We have a buddy system at my school - the 4th grade is paired with the 4-year-old pre-kindergarten class. Each 4th grader is buddied with a preK student. Sometimes we have two 4th graders with one buddy or vice versa, depending on the numbers in the grades. We do a variety of low-key activities with the little ones, like playing on the playground together, or reading books.
Back in December the two 4th grade classes had made little counting books for the buddies. My partner and I had both signed up with Stamps Teach, part of the American Philatelic Society. As a teacher, you sign up for free and they send you lots of stamps, plus other interesting stamp things, and you can get lesson plans from their site. We have tried a few of the activities suggested, including this counting book idea. The 4th graders used the stamps to illustrate the numbers from 1 to 10. It was an excellent activity for December when attentions tend to wander! The 4th graders loved the stamps and the idea of making books for the 4-year-olds.
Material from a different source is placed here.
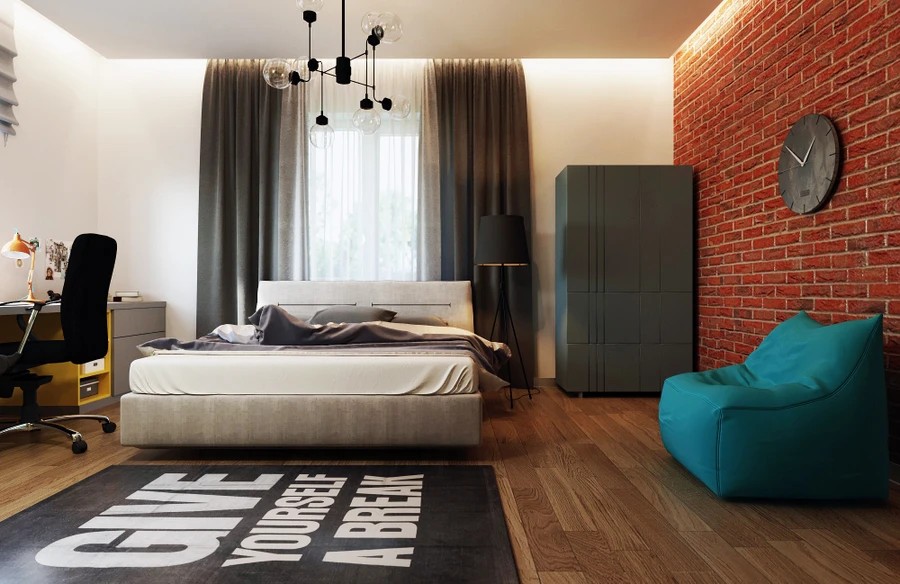 БЕРЕЗОВАЯ РОЩА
The books were finished, but we got busy, and it wasn't until today that we were able to go visit our little buddies to deliver and read the books. Our young buddies also things to share - they had been doing a dragon unit. Each child had made a dragon puppet from a sock and a habitat for the dragon out of a shoe box. They were all very imaginative and cute. After the books were read and the dragons and their homes admired, we all went to the playground for a bit.
We all have a lot of fun throughout the year with our buddy partners, but for me the best part is seeing my 4th graders step up and work with the little ones. Students who may be struggling in academics, kids who are the "baby" of their family, kids who act immature in the 4th grade classroom - when they get a little buddy they become patient, caring, nurturing. I have watched a squirrelly 4th grade boy work diligently and with gentleness to keep the attention of a 4-year-old boy while reading to him. I watch the preKs lead the older kids around the preK room, the older kids asking questions and showering attention on the little ones. It's a beautiful sight.